安陵容的话,如同惊雷炸响在甄嬛与沈眉庄耳边。虽然只是推测,但结合皇后近日反常的“关怀”和安陵容指出的蛛丝马迹,她们不得不信。
“若真如陵容所言……”沈眉庄声音微颤,手下意识地抚上小腹,她虽端庄,但也渴望能有一个自己的孩子,皇后此举,无疑是利用并践踏了她最深的期盼,“我们该如何是好?”
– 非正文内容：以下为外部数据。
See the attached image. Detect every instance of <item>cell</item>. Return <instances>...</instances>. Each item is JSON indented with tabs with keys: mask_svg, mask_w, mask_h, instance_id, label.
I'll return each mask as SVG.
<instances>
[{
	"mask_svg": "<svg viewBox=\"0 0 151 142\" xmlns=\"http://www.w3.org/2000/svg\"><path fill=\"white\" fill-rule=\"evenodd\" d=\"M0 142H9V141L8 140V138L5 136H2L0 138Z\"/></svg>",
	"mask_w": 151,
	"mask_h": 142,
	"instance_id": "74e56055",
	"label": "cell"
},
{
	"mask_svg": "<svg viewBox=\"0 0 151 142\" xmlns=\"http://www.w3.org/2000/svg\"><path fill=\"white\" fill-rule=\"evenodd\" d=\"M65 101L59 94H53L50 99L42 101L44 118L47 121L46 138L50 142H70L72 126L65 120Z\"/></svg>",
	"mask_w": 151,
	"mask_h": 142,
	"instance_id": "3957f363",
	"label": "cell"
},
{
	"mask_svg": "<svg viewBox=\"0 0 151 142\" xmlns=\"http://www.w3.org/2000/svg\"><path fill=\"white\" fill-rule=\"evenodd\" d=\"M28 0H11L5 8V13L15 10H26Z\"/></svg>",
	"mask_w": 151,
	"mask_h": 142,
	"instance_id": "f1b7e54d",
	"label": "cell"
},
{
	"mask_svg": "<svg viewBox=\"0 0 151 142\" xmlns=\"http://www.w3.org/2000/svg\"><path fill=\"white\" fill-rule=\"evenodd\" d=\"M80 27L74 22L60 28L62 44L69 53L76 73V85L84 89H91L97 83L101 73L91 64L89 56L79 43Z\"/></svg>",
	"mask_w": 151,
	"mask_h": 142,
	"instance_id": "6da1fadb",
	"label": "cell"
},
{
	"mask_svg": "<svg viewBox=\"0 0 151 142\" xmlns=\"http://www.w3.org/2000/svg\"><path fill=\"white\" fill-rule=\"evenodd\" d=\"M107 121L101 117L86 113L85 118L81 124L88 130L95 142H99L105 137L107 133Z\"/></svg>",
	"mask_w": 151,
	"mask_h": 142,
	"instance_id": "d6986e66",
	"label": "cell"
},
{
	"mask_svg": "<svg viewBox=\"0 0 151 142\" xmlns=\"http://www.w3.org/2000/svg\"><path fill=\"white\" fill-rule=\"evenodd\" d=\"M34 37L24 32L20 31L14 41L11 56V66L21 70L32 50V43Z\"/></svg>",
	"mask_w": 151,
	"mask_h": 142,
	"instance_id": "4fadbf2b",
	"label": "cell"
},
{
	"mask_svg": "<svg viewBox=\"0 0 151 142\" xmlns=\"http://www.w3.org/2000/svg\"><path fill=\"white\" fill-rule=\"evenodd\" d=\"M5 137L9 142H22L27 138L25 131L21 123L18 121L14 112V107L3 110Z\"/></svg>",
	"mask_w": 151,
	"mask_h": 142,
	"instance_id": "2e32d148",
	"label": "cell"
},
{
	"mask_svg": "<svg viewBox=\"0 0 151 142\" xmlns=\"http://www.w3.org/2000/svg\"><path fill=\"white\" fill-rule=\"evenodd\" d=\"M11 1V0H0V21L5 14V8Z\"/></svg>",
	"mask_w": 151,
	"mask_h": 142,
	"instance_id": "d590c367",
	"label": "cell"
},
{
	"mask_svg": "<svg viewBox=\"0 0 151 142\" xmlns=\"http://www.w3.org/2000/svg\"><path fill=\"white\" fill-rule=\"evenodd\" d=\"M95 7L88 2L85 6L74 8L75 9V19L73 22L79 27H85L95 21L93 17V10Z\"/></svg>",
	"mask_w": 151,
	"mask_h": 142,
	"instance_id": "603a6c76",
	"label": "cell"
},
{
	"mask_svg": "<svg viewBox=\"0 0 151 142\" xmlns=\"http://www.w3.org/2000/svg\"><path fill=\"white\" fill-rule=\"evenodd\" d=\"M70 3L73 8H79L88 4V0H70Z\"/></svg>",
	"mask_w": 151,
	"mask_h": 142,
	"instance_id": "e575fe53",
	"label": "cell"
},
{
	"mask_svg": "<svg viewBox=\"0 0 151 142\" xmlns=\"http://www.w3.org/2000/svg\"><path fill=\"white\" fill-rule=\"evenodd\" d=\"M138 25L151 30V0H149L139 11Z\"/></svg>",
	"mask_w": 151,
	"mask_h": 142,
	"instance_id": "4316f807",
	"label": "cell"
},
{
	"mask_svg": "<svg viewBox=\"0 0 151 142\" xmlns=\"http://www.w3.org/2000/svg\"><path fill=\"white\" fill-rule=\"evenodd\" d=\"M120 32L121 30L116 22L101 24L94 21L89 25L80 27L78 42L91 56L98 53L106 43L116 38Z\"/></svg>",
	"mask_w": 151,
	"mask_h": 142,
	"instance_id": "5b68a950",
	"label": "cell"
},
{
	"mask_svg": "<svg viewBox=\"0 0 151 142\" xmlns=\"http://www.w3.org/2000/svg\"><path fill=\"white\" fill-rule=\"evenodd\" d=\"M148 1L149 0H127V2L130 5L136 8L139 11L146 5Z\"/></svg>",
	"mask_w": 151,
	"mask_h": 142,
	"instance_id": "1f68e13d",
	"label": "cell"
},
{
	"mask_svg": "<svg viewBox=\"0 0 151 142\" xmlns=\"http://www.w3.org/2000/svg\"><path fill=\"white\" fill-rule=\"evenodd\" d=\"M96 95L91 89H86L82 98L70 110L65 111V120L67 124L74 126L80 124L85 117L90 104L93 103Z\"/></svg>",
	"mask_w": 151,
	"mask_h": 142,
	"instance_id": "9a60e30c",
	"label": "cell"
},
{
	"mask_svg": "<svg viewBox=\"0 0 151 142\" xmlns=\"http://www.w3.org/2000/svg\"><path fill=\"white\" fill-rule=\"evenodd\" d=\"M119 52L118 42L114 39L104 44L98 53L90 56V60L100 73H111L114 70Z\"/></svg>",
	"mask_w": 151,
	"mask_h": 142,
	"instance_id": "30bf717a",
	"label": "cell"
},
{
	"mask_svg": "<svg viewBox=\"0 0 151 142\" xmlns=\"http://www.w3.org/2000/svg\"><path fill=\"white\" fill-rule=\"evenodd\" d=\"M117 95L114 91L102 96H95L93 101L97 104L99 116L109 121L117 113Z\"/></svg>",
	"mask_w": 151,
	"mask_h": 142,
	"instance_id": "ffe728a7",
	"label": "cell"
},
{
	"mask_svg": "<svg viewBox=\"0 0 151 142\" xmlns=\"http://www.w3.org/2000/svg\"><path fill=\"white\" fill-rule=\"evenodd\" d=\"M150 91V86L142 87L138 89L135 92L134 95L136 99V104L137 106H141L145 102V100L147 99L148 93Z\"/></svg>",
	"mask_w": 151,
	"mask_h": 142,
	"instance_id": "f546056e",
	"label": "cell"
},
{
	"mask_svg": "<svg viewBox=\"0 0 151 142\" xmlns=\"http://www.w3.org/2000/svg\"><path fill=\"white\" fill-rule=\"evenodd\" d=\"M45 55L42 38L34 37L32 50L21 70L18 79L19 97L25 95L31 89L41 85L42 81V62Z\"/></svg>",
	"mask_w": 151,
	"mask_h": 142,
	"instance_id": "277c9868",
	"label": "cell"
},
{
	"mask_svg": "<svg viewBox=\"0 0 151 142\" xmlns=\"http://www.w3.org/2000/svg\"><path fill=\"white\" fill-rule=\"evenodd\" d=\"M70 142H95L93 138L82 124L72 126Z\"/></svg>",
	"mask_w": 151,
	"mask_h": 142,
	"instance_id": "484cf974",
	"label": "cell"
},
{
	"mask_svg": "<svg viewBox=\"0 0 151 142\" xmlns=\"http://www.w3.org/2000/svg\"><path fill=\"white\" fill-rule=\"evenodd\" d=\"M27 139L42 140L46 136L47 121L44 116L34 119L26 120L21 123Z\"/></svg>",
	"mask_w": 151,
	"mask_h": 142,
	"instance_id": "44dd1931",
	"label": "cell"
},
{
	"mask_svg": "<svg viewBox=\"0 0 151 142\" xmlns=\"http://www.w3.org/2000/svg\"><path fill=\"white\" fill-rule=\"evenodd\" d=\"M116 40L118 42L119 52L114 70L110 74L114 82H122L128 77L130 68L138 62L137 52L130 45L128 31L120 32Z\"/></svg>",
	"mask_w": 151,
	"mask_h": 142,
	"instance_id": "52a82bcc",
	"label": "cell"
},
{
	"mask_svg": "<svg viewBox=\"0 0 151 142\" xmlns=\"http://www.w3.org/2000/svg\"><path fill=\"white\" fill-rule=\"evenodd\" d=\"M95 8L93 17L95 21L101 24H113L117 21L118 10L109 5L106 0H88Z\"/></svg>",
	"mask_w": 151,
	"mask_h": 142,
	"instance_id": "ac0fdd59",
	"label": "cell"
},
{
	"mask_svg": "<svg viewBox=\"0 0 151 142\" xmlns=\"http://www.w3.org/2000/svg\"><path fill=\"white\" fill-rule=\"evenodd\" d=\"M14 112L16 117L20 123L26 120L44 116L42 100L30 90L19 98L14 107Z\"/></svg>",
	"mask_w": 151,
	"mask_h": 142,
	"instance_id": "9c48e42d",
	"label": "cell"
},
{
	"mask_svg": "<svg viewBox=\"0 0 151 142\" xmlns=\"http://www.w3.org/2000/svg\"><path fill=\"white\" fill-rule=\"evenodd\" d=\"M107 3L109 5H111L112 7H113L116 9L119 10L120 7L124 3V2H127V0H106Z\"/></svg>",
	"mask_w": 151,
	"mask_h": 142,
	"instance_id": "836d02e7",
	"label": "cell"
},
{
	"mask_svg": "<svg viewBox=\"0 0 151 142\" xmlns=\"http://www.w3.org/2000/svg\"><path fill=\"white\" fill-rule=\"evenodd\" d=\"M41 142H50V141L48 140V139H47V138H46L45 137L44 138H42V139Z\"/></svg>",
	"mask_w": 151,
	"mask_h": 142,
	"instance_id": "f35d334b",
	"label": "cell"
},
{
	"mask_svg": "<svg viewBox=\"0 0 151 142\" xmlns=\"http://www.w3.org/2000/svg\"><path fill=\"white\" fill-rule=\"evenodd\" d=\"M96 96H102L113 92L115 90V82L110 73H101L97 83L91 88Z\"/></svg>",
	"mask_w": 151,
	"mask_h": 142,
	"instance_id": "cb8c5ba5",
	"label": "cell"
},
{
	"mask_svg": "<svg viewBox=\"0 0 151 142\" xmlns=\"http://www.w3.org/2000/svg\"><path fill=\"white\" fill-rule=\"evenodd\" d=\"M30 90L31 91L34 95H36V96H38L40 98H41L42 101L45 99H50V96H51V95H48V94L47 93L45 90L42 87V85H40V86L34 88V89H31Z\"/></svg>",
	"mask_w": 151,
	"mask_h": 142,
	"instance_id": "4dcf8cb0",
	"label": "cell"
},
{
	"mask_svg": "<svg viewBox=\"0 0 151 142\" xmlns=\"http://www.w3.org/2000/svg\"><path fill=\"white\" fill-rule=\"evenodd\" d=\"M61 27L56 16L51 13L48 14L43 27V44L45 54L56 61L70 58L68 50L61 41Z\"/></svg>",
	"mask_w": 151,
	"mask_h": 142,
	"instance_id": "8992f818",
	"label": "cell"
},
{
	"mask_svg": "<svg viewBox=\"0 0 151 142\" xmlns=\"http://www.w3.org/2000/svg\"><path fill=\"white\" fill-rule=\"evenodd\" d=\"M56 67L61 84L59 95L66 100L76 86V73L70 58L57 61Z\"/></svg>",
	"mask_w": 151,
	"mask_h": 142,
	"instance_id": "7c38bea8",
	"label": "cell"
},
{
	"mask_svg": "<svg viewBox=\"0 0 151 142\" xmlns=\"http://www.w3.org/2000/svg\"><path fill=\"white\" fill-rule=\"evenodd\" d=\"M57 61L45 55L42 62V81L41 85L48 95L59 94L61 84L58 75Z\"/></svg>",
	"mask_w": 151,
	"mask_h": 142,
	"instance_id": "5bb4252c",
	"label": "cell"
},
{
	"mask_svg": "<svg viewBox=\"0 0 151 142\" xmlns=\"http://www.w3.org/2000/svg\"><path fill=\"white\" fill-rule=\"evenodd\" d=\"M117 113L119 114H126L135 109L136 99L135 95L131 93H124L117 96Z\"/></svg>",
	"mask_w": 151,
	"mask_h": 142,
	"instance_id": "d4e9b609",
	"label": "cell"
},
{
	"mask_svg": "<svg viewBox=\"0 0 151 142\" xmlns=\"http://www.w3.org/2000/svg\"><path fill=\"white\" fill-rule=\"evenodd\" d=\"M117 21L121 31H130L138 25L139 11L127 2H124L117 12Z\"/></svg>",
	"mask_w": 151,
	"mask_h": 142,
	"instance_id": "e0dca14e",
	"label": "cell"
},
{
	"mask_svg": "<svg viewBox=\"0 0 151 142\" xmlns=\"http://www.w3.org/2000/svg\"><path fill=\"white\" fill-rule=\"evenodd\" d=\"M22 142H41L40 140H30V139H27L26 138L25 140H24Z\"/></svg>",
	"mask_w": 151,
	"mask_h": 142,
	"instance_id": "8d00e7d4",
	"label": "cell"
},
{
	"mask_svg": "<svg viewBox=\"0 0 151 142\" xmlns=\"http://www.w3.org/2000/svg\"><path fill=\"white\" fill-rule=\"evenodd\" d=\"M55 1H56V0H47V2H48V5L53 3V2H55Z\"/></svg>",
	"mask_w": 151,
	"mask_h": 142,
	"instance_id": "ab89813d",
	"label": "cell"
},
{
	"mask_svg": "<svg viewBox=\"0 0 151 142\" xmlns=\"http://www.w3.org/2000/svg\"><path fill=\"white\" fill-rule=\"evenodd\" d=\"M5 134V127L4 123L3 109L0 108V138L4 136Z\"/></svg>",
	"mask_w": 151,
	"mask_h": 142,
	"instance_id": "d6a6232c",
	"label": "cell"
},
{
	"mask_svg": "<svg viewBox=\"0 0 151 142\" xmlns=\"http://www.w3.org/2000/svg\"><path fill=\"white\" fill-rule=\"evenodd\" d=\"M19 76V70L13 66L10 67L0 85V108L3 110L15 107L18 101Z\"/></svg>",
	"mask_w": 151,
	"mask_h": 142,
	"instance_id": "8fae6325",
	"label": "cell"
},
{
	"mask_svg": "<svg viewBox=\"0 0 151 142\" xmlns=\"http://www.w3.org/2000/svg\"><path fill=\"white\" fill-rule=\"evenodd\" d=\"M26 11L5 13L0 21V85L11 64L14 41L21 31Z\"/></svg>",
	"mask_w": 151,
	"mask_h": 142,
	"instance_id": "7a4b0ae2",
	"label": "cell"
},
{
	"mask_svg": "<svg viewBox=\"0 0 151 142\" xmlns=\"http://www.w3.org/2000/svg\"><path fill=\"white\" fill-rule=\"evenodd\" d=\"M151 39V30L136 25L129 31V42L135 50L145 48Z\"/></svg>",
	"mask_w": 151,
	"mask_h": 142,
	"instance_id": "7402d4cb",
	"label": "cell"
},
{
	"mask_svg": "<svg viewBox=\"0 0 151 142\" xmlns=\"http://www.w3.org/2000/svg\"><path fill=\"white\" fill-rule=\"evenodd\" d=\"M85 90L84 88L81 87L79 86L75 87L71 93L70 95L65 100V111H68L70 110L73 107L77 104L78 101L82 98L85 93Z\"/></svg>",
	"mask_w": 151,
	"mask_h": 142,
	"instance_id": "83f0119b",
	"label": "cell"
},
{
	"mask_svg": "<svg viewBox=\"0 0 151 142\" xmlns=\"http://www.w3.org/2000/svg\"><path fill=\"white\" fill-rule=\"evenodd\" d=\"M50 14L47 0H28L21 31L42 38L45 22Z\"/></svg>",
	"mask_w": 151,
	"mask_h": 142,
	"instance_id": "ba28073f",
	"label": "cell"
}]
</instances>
甄嬛已经从最初的震惊中冷静下来,眸中闪烁着睿智的光芒:“皇后娘娘布局精密,我们若贸然行动,反而会打草惊蛇。为今之计,唯有将计就计,早作准备,在她发难之时,方能反戈一击!”
“姐姐说得是。”安陵容点头,这正是她的想法,“我们需得分别准备。”
她看向沈眉庄:“眉庄姐姐,皇后的手段,无非是买通太医,制造‘喜脉’假象,待‘龙胎’稳固人尽皆知时,再揭穿是假,给你扣上‘欺君’之罪。我们需得从太医和脉象两方面入手。”
“太医方面,”甄嬛接口道,“绝不能用皇后指派的人。好在温实初温太医医术精湛,为人更是耿直不阿,且与我娘家有旧,值得信任。我可设法让温太医定期为你请平安脉,留下记录,以备不时之需。”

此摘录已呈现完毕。